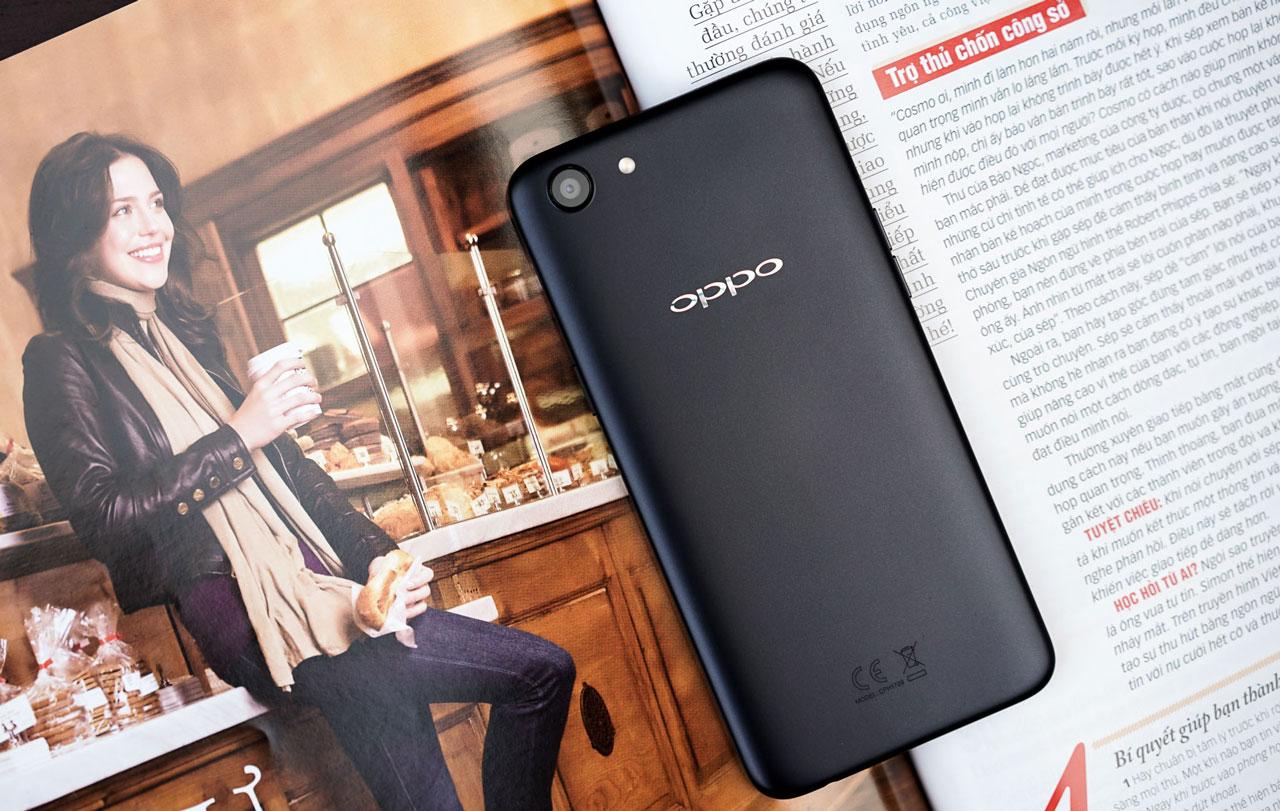 Mở hộp trên tay nhanh OPPO A83: Điện thoại giá rẻ với màn hình 18:9, cấu hình tốt, camera làm đẹp bằng AI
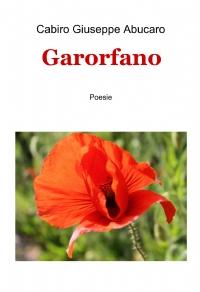 Garorfano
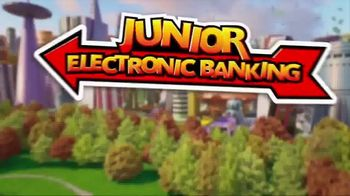 Monopoly Junior Electronic Banking TV Spot, 'No More Cash' - Thumbnail 2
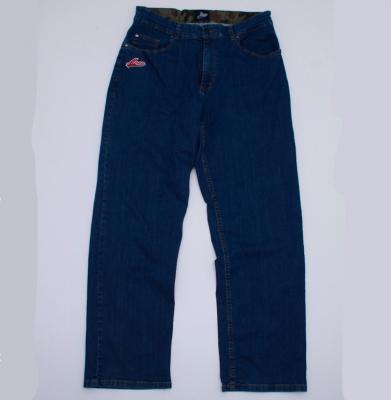 Spodnie MORO Baggy Mini Leather Średnie Pranie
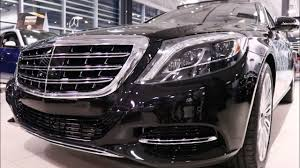 maybach car mercedes benz 2017 mercedes maybach s600 mercedes benz youtube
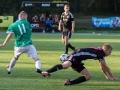 Kalju FC U21 - FC Levadia U21 (18.08.16)-0169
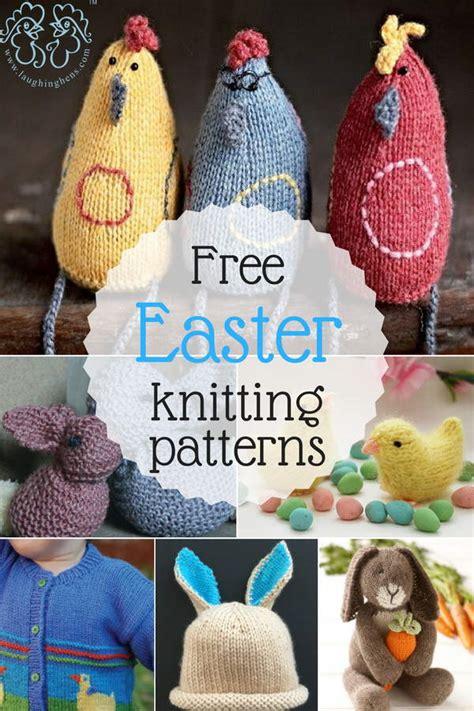 knitting pattern for easter free easter knitting patterns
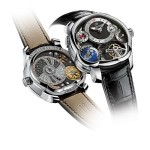 Greubel Forsey – GMT in platino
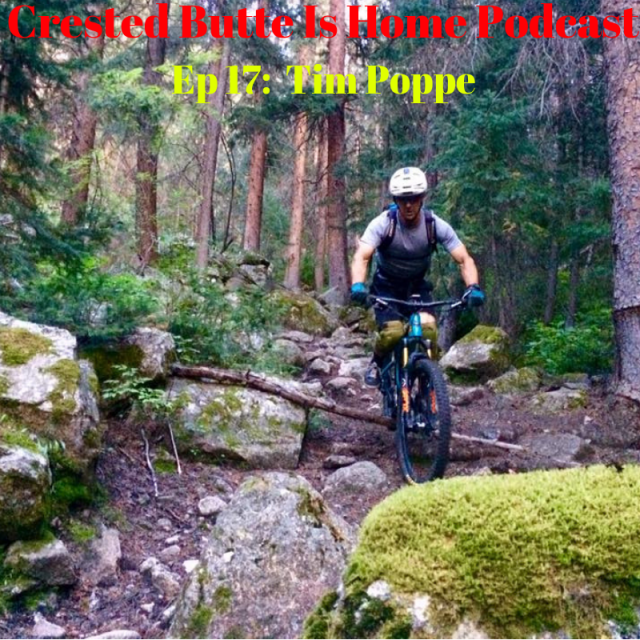 tim poppe crested butte physiotherapy podcast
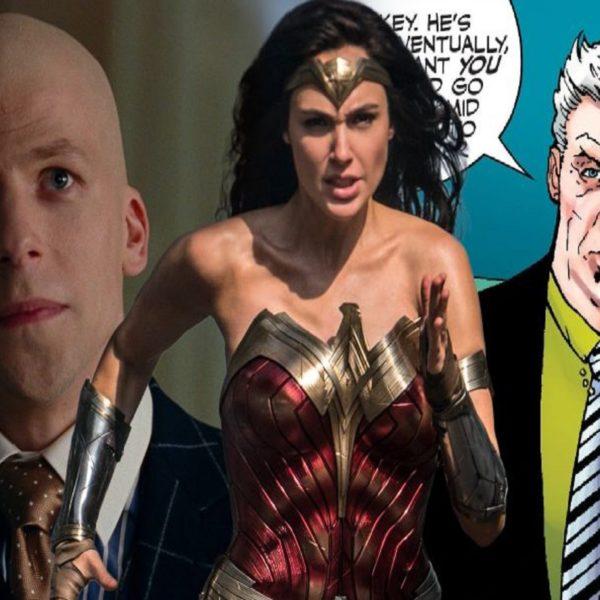 5 злодеев DC которые могут появиться в Чудо-женщина 1984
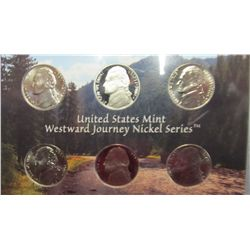 929. 2004 Westward Journey Nickel Set.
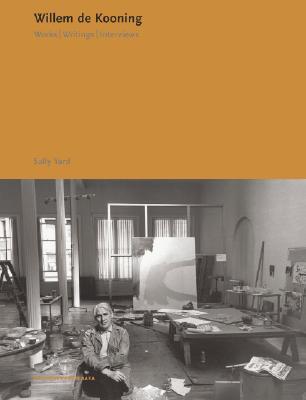 Computadoras descargadas de libros electrónicos Willem de Kooning: Works, Writings and Interviews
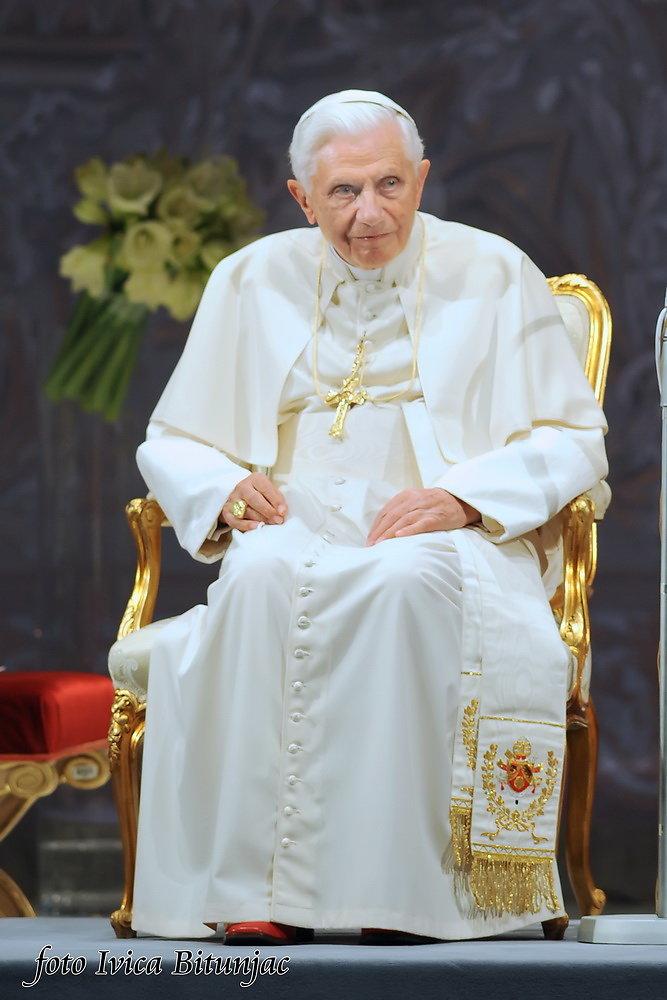 Papa Benedikt XVI. u Zagrebu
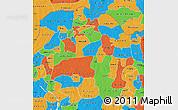 Political Map of Sokoto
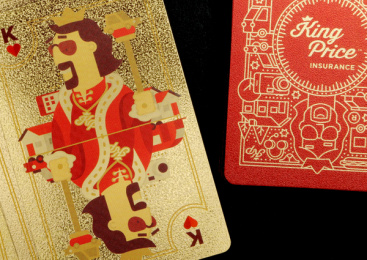 King Price Insurance: Playing Cards, 6 Print Ad by Xfacta Consulting Service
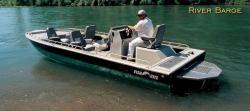 Fish Rite Boats River Barge 19 Bay Boat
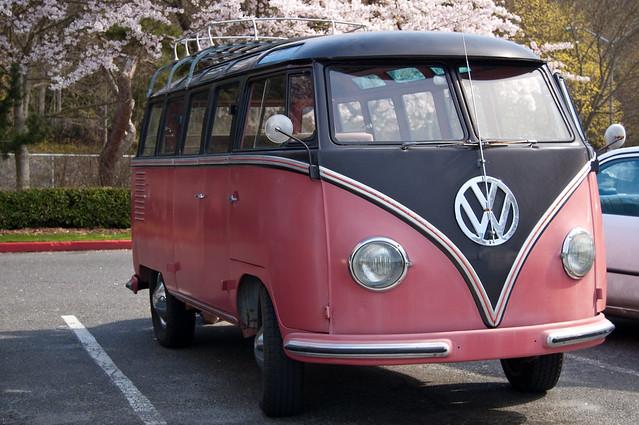vintage volkswagen 1 classic vw bus flickr photo sharing. Black Bedroom Furniture Sets. Home Design Ideas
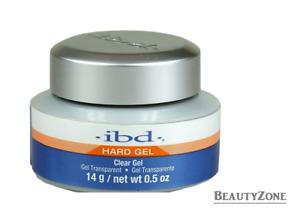 IBD HARD GEL Clear - 14g - 30 seconds under UV lamp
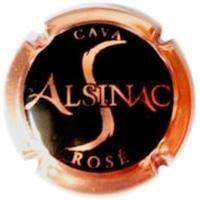 ALSINAC X. 49075 ROSADO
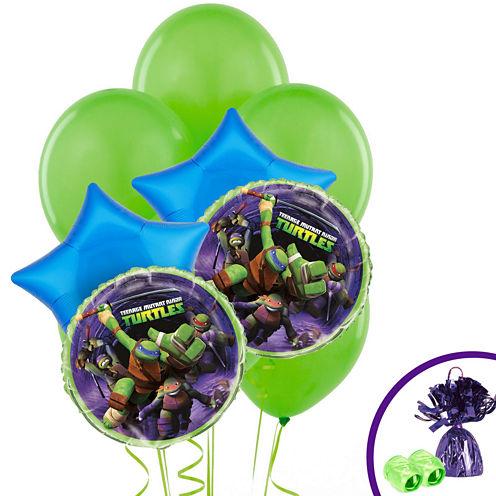 Nickelodeon Teenage Mutant Ninja Turtles Balloon Bouquet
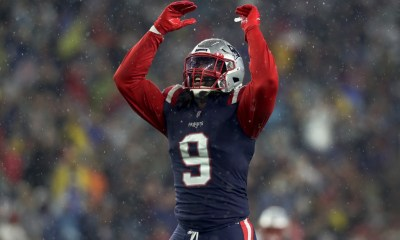 Tall speakers and six sacks: How Matt Judon is changing the Patriots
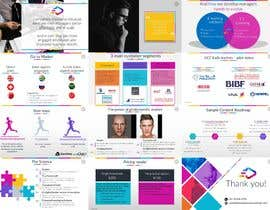 #10 for Add Professional Graphics/Images for powerpoint presentation by rizia369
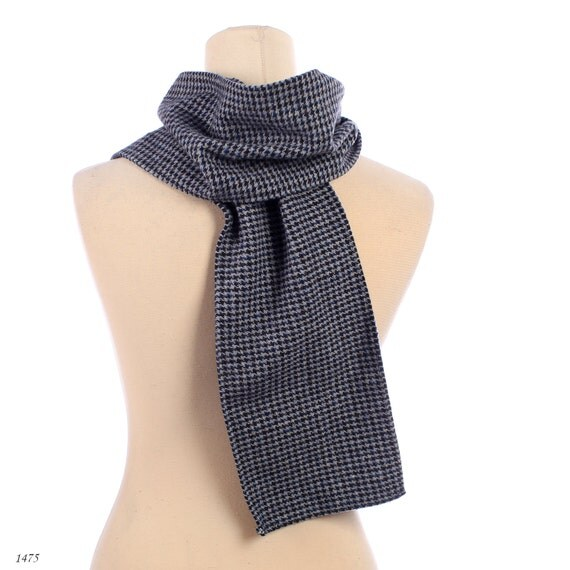 Mens Neck Scarf Vintage Wool Scarf  Houndstooth Printed Scarf  Mens Formal Neck Scarves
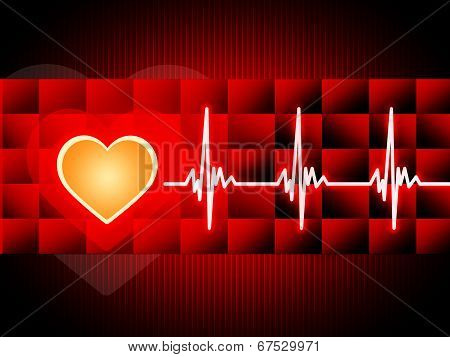 Red Heart Background Means Cardiac Rhythm And Cubes.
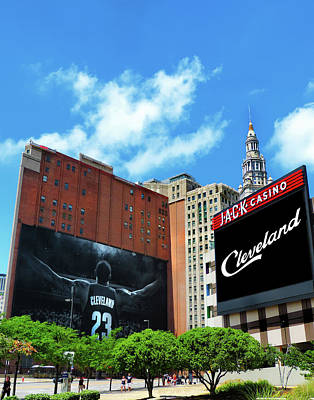 Lebron Photograph - All In Cleveland by Kenneth Krolikowski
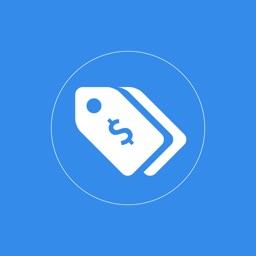 闪电信用-快速贷款平台推荐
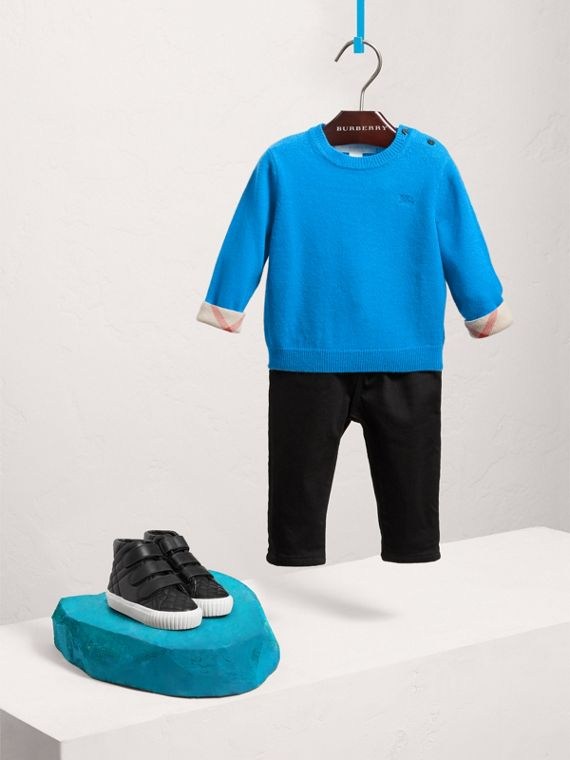 Check Cuff Cashmere Sweater in Cyan Blue | Burberry - cell image 2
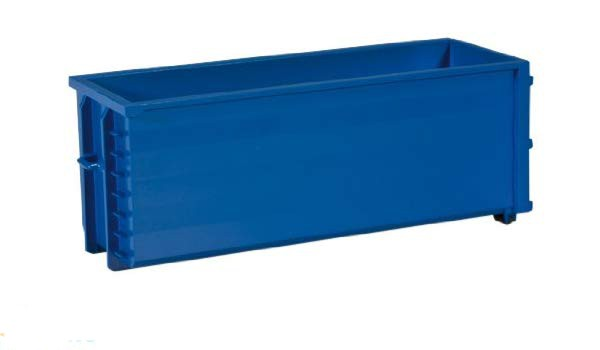 Herpa 053082-004 2 container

__What the exercise asks__: Retype the listing exactly and drop the pictures.

__Answer to the problem__:
 Mở hộp trên tay nhanh OPPO A83: Điện thoại giá rẻ với màn hình 18:9, cấu hình tốt, camera làm đẹp bằng AI
 Garorfano
 Monopoly Junior Electronic Banking TV Spot, 'No More Cash' - Thumbnail 2
 Spodnie MORO Baggy Mini Leather Średnie Pranie
 maybach car mercedes benz 2017 mercedes maybach s600 mercedes benz youtube
 Kalju FC U21 - FC Levadia U21 (18.08.16)-0169
 knitting pattern for easter free easter knitting patterns
 Greubel Forsey – GMT in platino
 tim poppe crested butte physiotherapy podcast
 5 злодеев DC которые могут появиться в Чудо-женщина 1984
 929. 2004 Westward Journey Nickel Set.
 Computadoras descargadas de libros electrónicos Willem de Kooning: Works, Writings and Interviews
 Papa Benedikt XVI. u Zagrebu
 Political Map of Sokoto
 King Price Insurance: Playing Cards, 6 Print Ad by Xfacta Consulting Service
 Fish Rite Boats River Barge 19 Bay Boat
vintage volkswagen 1 classic vw bus flickr photo sharing. Black Bedroom Furniture Sets. Home Design Ideas
 IBD HARD GEL Clear - 14g - 30 seconds under UV lamp
 ALSINAC X. 49075 ROSADO
 Nickelodeon Teenage Mutant Ninja Turtles Balloon Bouquet
 Tall speakers and six sacks: How Matt Judon is changing the Patriots
 #10 for Add Professional Graphics/Images for powerpoint presentation by rizia369
 Mens Neck Scarf Vintage Wool Scarf  Houndstooth Printed Scarf  Mens Formal Neck Scarves
 Red Heart Background Means Cardiac Rhythm And Cubes.
 Lebron Photograph - All In Cleveland by Kenneth Krolikowski
 闪电信用-快速贷款平台推荐
 Check Cuff Cashmere Sweater in Cyan Blue | Burberry - cell image 2
 Herpa 053082-004 2 container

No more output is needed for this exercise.